- [The task]: Please gather each line in the entries below that contains the word "furthest".

- [Records for this task]:

--- --- ---

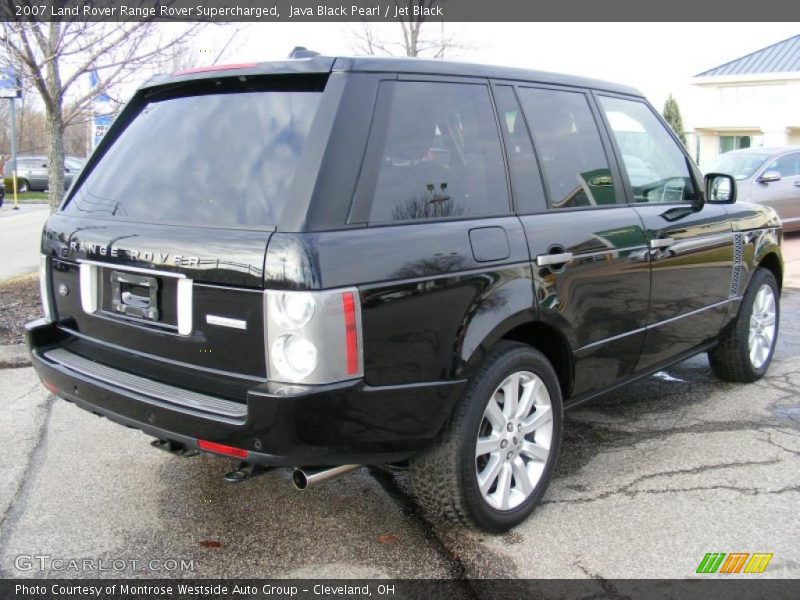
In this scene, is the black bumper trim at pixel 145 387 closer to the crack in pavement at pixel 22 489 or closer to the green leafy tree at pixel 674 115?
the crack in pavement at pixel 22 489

--- --- ---

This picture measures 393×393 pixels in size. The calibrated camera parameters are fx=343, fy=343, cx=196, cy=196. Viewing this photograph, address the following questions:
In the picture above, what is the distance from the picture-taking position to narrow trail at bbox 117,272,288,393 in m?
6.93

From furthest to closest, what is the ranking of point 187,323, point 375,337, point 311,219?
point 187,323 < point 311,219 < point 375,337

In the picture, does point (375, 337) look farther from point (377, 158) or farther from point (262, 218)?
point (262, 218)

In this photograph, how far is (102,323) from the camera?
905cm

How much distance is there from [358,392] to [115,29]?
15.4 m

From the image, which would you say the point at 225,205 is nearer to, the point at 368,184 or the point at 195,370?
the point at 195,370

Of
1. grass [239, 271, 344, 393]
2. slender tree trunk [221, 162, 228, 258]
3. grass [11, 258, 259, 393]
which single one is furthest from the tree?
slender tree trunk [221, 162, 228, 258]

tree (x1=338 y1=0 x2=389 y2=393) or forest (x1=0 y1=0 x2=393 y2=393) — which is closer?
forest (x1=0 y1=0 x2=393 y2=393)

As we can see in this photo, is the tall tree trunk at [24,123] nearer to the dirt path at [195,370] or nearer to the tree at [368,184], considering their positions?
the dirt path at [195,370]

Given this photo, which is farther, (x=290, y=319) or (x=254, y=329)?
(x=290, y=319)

--- --- ---

- [Task answer]:
From furthest to closest, what is the ranking of point 187,323, point 375,337, point 311,219?
which single one is furthest from the tree?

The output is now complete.